===== PROVIDED ENTRIES
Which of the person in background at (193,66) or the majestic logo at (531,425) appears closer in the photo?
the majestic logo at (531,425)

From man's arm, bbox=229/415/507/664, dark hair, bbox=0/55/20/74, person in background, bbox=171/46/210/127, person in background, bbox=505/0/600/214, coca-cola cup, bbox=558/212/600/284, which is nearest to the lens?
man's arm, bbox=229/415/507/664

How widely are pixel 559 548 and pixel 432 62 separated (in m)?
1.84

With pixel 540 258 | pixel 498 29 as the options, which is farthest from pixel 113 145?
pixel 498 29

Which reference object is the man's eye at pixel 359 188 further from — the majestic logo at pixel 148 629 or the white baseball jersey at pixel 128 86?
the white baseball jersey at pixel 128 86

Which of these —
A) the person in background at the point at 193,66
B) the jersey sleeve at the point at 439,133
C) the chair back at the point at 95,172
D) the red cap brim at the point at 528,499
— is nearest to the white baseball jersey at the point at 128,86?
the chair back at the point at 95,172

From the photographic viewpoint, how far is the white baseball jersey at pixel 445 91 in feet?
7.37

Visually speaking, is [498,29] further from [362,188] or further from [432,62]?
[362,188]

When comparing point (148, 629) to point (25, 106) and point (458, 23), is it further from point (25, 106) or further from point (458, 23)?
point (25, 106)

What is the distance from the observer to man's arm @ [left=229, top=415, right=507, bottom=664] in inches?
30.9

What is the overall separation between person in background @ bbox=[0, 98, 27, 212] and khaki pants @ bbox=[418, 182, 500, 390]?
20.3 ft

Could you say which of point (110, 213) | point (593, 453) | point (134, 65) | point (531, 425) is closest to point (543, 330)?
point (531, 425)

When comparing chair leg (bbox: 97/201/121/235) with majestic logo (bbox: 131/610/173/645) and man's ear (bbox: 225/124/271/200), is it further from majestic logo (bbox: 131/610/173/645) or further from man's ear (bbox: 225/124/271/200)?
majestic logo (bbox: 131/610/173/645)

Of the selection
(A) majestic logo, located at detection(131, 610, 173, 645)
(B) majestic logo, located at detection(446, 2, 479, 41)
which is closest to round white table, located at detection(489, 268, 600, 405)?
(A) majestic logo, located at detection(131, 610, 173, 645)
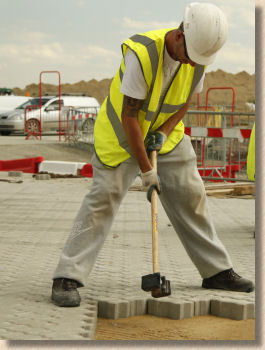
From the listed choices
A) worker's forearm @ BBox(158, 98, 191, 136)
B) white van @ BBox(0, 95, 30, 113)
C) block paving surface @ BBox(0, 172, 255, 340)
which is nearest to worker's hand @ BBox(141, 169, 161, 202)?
worker's forearm @ BBox(158, 98, 191, 136)

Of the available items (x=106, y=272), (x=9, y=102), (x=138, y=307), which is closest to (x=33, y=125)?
(x=9, y=102)

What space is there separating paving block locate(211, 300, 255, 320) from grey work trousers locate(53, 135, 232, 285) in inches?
13.8

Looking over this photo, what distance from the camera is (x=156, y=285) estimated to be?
4.12 m

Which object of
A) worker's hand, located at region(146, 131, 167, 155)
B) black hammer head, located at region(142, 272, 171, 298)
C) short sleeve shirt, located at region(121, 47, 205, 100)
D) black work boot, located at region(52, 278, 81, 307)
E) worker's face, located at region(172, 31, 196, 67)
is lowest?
black work boot, located at region(52, 278, 81, 307)

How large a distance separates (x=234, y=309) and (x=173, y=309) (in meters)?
0.41

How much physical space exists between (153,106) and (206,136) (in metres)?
9.10

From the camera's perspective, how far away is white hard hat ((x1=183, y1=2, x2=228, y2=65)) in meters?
3.87

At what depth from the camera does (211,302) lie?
4500mm

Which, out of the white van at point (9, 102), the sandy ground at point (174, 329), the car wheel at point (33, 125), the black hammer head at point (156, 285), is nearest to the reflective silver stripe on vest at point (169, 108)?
the black hammer head at point (156, 285)

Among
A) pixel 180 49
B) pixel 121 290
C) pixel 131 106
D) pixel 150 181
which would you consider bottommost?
pixel 121 290

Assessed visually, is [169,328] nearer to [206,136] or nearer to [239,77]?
[206,136]

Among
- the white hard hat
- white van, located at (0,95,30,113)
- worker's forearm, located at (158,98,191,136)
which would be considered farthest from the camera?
white van, located at (0,95,30,113)

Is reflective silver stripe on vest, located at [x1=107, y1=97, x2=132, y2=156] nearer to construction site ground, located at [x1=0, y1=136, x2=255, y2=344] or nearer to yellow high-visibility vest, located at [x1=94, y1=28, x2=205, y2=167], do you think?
yellow high-visibility vest, located at [x1=94, y1=28, x2=205, y2=167]

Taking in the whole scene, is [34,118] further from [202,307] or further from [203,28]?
[203,28]
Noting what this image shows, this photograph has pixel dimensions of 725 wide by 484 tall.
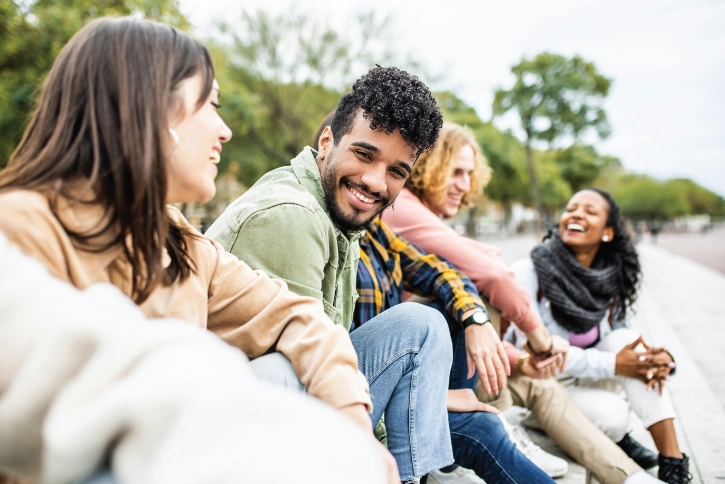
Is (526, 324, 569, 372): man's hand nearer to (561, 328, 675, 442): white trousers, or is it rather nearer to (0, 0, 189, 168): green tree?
==========
▶ PROBLEM:
Rewrite the records above with every "khaki pants" replaced by "tan trousers" and nothing else changed. Leave out the pictures.

▶ TASK RESPONSE:
Which of the person in background at (193,66) or the majestic logo at (531,425) appears closer in the photo?
the majestic logo at (531,425)

From man's arm, bbox=229/415/507/664, dark hair, bbox=0/55/20/74, person in background, bbox=171/46/210/127, person in background, bbox=505/0/600/214, coca-cola cup, bbox=558/212/600/284, which is nearest to the lens?
man's arm, bbox=229/415/507/664

How widely are pixel 559 548 and pixel 432 62 separated (in m)?
1.84

With pixel 540 258 | pixel 498 29 as the options, which is farthest from pixel 113 145?
pixel 498 29

Which reference object is the man's eye at pixel 359 188 further from — the majestic logo at pixel 148 629 or the white baseball jersey at pixel 128 86?
the white baseball jersey at pixel 128 86

Which of these —
A) the person in background at the point at 193,66
B) the jersey sleeve at the point at 439,133
C) the chair back at the point at 95,172
D) the red cap brim at the point at 528,499
— is nearest to the white baseball jersey at the point at 128,86?
the chair back at the point at 95,172

From the photographic viewpoint, how far is the white baseball jersey at pixel 445 91 in feet?
7.37

Visually speaking, is [498,29] further from [362,188] or further from [432,62]?
[362,188]

When comparing point (148, 629) to point (25, 106) and point (458, 23), is it further from point (25, 106) or further from point (458, 23)?
point (25, 106)

What is the distance from the observer to man's arm @ [left=229, top=415, right=507, bottom=664] in inches?
30.9

What is the overall separation between person in background @ bbox=[0, 98, 27, 212] and tan trousers @ bbox=[418, 182, 500, 390]?
20.3 ft

Could you say which of point (110, 213) | point (593, 453) | point (134, 65) | point (531, 425) is closest to point (543, 330)?
point (531, 425)

When comparing chair leg (bbox: 97/201/121/235) with majestic logo (bbox: 131/610/173/645) and man's ear (bbox: 225/124/271/200), is it further from majestic logo (bbox: 131/610/173/645) or further from man's ear (bbox: 225/124/271/200)?
majestic logo (bbox: 131/610/173/645)

Of the selection
(A) majestic logo, located at detection(131, 610, 173, 645)
(B) majestic logo, located at detection(446, 2, 479, 41)
which is closest to round white table, located at detection(489, 268, 600, 405)?
(A) majestic logo, located at detection(131, 610, 173, 645)
From the listed choices
A) worker's forearm @ BBox(158, 98, 191, 136)
B) white van @ BBox(0, 95, 30, 113)
C) block paving surface @ BBox(0, 172, 255, 340)
which is nearest to worker's hand @ BBox(141, 169, 161, 202)?
worker's forearm @ BBox(158, 98, 191, 136)

Of the available items (x=106, y=272), (x=9, y=102), (x=138, y=307), which is closest to (x=33, y=125)?
(x=9, y=102)

What space is there separating paving block locate(211, 300, 255, 320) from grey work trousers locate(53, 135, 232, 285) in inches?
13.8

Looking over this photo, what distance from the camera is (x=156, y=285) estimated to be?
4.12 m

Which object of
A) worker's hand, located at region(146, 131, 167, 155)
B) black hammer head, located at region(142, 272, 171, 298)
C) short sleeve shirt, located at region(121, 47, 205, 100)
D) black work boot, located at region(52, 278, 81, 307)
E) worker's face, located at region(172, 31, 196, 67)
is lowest?
black work boot, located at region(52, 278, 81, 307)

How large a distance separates (x=234, y=309) and (x=173, y=309) (in meters)?
0.41

How much physical space exists between (153,106) and (206,136) (in metres)?
9.10

From the camera's perspective, how far away is white hard hat ((x1=183, y1=2, x2=228, y2=65)) in meters?
3.87

At what depth from the camera does (211,302) lie?
4500mm

Which, out of the white van at point (9, 102), the sandy ground at point (174, 329), the car wheel at point (33, 125), the black hammer head at point (156, 285), is nearest to the reflective silver stripe on vest at point (169, 108)?
the black hammer head at point (156, 285)

Among
A) pixel 180 49
B) pixel 121 290
C) pixel 131 106
D) pixel 150 181
which would you consider bottommost?
pixel 121 290

Assessed visually, is [169,328] nearer to [206,136] or nearer to [239,77]?
[206,136]

Among
- the white hard hat
- white van, located at (0,95,30,113)
- worker's forearm, located at (158,98,191,136)
which would be considered farthest from the camera?
white van, located at (0,95,30,113)

Is reflective silver stripe on vest, located at [x1=107, y1=97, x2=132, y2=156] nearer to construction site ground, located at [x1=0, y1=136, x2=255, y2=344] or nearer to yellow high-visibility vest, located at [x1=94, y1=28, x2=205, y2=167], do you think?
yellow high-visibility vest, located at [x1=94, y1=28, x2=205, y2=167]

Taking in the whole scene, is [34,118] further from [202,307] or further from [203,28]?
[203,28]
Noting what this image shows, this photograph has pixel dimensions of 725 wide by 484 tall.
Is (526, 324, 569, 372): man's hand nearer to (561, 328, 675, 442): white trousers, or is it rather nearer to (0, 0, 189, 168): green tree?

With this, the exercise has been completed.